07 dez, 2023 - 23:26 • Susana Madureira Martins
Na presença do Presidente da República e horas antes da demissão oficial do Governo, António Costa lembrou o papel de Mário Soares na defesa "fundamental" da "autonomia estratégica" do PS nos "anos fundadores onde teve que enfrentar várias dissidências" dentro do próprio partido.
No lançamento da nova edição do livro "Portugal Amordaçado", escrito em 1972 por Mário Soares no exílio, António Costa salientou ao mesmo tempo o modo como o fundador do PS foi formando governos ora com o partido isolado, ora aliando-se ao CDS ou ao PPD de Carlos Mota Pinto.
A "firmeza de princípios" do líder histório do PS nunca colocou em causa, segundo Costa, a "autonomia estratégica" do partido. Mesmo considerado por alguns como "o mestre da navegação à bolina", Soares é descrito pelo ainda líder socialista como alguém que tinha a "inteligência de contornar o obstáculo" sem "nunca" perder "a rota e o norte da sua vida".
António Costa deixou ainda um recado para dentro do próprio partido sobre o legado da Geringonça."Alguns herdeiros putativos de Mário Soares dizem que a Geringonça foi uma traição a Mário Soares. Acontece, porém, que ele era vivo e foi um dos grandes e principais apoiantes da Geringonça", com avisando logo no início da intervenção que falava na qualidade de líder do PS.
Numa altura em que o PS discute uma nova liderança e o debate se divide entre uma ala considera mais moderada- a de José Luís Carneiro - e uma ala à esquerda liderada por Pedro Nuno Santos, esta defesa da solução de esquerda que levou Costa ao Governo em 2015 e, por outro lado, que o partido tem de proteger a "autonomia estratégica" vem dar óbvio conforto ao lado pedronunista da corrida.
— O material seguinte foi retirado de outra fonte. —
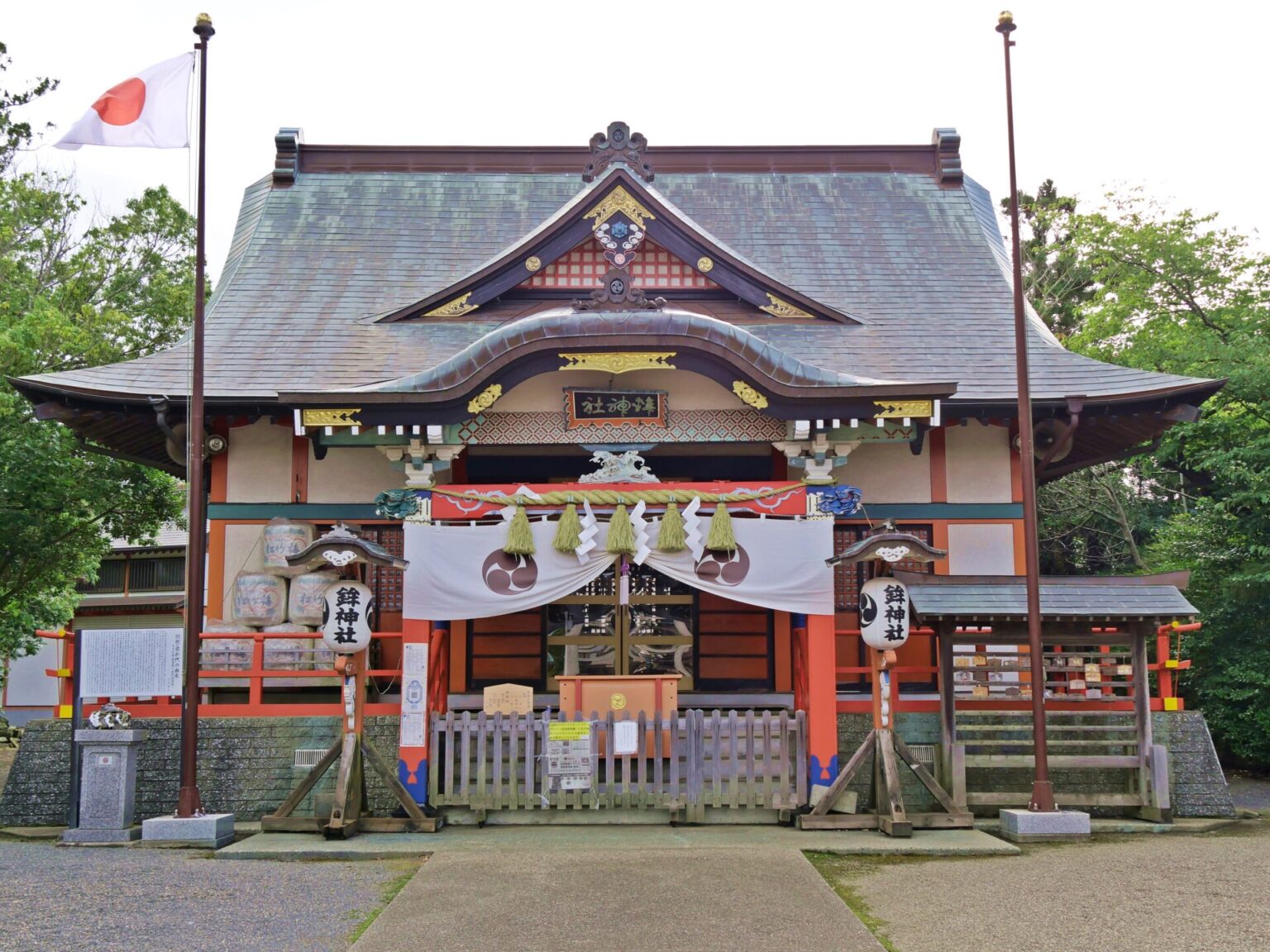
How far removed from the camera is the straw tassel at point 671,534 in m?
11.4

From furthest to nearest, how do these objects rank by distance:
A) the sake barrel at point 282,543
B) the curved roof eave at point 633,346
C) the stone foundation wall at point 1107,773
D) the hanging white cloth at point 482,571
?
the sake barrel at point 282,543
the stone foundation wall at point 1107,773
the hanging white cloth at point 482,571
the curved roof eave at point 633,346

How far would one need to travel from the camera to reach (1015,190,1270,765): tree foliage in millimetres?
16875

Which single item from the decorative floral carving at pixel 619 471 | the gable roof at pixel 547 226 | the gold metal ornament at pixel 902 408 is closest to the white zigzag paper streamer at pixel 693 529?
the decorative floral carving at pixel 619 471

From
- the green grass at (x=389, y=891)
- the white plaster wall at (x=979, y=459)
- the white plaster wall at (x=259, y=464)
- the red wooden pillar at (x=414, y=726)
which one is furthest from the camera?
the white plaster wall at (x=979, y=459)

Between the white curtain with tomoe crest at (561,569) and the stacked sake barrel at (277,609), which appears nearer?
the white curtain with tomoe crest at (561,569)

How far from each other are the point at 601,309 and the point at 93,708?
6.70 metres

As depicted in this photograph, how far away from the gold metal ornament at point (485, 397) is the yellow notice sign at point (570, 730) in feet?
10.3

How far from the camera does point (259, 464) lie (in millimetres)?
13711

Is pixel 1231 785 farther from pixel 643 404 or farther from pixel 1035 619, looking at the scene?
pixel 643 404

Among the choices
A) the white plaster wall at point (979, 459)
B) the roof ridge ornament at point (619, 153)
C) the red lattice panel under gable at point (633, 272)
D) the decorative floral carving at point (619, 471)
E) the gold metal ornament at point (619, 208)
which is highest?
the roof ridge ornament at point (619, 153)

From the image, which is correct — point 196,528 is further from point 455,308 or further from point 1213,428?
point 1213,428

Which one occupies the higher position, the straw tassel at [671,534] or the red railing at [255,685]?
the straw tassel at [671,534]

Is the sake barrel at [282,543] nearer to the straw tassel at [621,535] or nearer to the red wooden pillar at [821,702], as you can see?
the straw tassel at [621,535]

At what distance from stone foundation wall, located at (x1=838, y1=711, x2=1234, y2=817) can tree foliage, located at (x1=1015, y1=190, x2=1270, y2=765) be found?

Uma semana depois de o líder do PSD, Luís Montenegro, apontar Pedro Nuno Santos como um "radical" e "esquerdista" no Congresso de Almada, António Costa salienta ainda o "radicalismo esquerdista" que alguns viram em Mário Soares no final da vida.
"Às vezes ouço as pessoas dizerem que com a idade, o Mário Soares regressou a um radicalismo esquerdista da sua juventude", começou por dizer Costa, recusando logo essa ideia, dizendo que o fundador do PS "não regressou a nenhum radicalismo esquerdista", mas "manteve-se no radicalismo próprio do socialismo democrático".
À medida que "o mundo mudou, ele manteve-se no mesmo sítio e quando o mundo mudou, a trincheira era outra e os adversários eram outros", concluiu Costa. E aqui surge o apontamento de que "é fundamental saber navegar à bolina", porque "os ventos nem sempre sopram a nosso favor".
O líder socialista refere a coerência "permanente e constante ao longo da vida, onde percebeu sempre que era preciso uma grande determinação e convicção relativamente aos princípios para ter a flexibilidade necessária em cada momento tático".
Uma explicação que cabe que nem uma luva à aproximação de Pedro Nuno Santos, o designado líder da ala esquerda do PS, a um discurso mais moderado dentro do partido, mas que ao mesmo tempo mantém todas as bolas no ar sobre entendimentos à esquerda se for eleito secretário-geral. A tal "flexbilidade necessária em cada momento tático", segundo Costa.